I've heard about it, but never been there.  I've never wanted to look for it, but since I joined EN, I think I'm going to find it fast.  My fear is once I get there, I won't make myself go in. 

On Monday I'll start my EN program, and because I am new to long-course I still have so much to learn.  As I embark upon this journey, I realize the mental aspect is just as important as the physical. 

My question for all of you is:  any tips on not letting my brain get the best of me?  In the past when it starts to get a little uncomfortable, I back off.  I'm afraid I don't have the mental foritiude to push through, and I'd like to change that!!

I should also say my goal is to finish (Honu 70.3 as my first) healthy and strong.  I have no desires to be on a podium (ever); for me triathlon is a great tool to staying healthy!!

Thanks in advance for any insights!!

Dana

 

 

 

Comments

  • It's more about discomfort than pain.
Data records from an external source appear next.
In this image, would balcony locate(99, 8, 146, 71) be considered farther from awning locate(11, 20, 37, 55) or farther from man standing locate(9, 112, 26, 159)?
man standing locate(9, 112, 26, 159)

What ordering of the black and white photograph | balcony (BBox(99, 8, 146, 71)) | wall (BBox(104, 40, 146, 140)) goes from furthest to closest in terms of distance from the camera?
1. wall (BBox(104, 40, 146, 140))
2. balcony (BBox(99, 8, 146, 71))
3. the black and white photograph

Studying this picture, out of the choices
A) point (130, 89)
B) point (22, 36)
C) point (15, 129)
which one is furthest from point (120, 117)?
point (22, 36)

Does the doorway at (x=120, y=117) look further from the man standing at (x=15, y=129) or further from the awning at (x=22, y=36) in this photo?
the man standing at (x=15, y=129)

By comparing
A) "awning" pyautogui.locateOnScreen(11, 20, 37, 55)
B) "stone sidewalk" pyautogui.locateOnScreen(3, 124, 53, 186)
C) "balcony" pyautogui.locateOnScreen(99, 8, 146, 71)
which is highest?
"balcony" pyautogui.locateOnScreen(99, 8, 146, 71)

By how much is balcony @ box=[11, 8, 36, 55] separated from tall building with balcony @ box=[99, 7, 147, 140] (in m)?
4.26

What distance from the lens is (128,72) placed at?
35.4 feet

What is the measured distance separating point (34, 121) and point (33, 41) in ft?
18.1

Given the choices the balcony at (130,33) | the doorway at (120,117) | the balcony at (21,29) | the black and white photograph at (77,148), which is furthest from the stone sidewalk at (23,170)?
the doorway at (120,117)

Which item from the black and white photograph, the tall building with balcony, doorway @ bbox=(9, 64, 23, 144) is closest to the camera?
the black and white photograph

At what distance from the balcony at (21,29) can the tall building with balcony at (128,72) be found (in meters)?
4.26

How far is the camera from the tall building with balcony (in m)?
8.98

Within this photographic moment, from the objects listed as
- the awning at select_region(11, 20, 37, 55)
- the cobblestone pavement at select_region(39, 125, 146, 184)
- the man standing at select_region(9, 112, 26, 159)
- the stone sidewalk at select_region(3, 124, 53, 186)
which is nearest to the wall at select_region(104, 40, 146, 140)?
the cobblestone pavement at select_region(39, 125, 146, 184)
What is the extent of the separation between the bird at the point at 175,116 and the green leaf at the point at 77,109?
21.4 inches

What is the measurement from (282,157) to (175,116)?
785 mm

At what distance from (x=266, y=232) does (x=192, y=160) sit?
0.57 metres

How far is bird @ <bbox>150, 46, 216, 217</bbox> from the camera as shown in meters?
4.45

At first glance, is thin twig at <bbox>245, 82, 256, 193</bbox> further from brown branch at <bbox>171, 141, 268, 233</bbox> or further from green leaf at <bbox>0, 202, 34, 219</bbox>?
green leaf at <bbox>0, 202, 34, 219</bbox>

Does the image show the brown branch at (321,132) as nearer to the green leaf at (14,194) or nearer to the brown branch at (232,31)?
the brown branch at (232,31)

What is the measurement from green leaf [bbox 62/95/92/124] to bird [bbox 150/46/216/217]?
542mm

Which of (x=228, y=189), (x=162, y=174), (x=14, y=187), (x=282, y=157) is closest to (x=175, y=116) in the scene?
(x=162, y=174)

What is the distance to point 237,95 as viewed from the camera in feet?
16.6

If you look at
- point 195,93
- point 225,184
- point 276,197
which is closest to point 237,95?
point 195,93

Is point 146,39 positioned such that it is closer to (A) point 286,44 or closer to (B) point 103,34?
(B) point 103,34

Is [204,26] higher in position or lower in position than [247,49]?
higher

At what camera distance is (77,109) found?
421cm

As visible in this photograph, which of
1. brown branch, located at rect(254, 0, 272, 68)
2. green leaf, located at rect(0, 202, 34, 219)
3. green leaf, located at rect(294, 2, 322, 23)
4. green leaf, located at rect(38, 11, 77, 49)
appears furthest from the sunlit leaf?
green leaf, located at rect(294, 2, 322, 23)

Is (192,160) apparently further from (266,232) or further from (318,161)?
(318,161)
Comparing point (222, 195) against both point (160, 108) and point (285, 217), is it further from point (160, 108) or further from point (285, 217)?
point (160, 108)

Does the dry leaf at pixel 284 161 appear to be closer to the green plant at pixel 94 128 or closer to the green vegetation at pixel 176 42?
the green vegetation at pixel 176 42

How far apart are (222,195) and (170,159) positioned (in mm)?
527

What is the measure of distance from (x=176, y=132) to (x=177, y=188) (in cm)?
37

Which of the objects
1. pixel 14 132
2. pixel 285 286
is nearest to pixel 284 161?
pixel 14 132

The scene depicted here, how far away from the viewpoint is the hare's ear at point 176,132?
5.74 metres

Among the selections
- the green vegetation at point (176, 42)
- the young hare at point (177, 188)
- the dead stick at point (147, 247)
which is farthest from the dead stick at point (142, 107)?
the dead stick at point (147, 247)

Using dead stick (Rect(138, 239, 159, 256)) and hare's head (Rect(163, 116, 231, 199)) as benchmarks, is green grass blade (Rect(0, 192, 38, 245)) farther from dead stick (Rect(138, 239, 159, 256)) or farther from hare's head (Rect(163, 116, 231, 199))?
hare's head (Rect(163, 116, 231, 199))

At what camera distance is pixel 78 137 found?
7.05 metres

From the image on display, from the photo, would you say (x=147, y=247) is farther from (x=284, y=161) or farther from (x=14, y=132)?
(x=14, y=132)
There is a real difference. As Coach Troy says on his spinervals tapes..."you want to stop, but you don't have to". So when you are in real discomfort...keep telling yourself that you can continue...you can make it. Be like Chrissie and embrace it.
  • Thank the triathlon gods that you did not ask this on slowtwitch. I think HTFU would be as gentle as they got.

    having said that...the mental game is really a journey you must take alone.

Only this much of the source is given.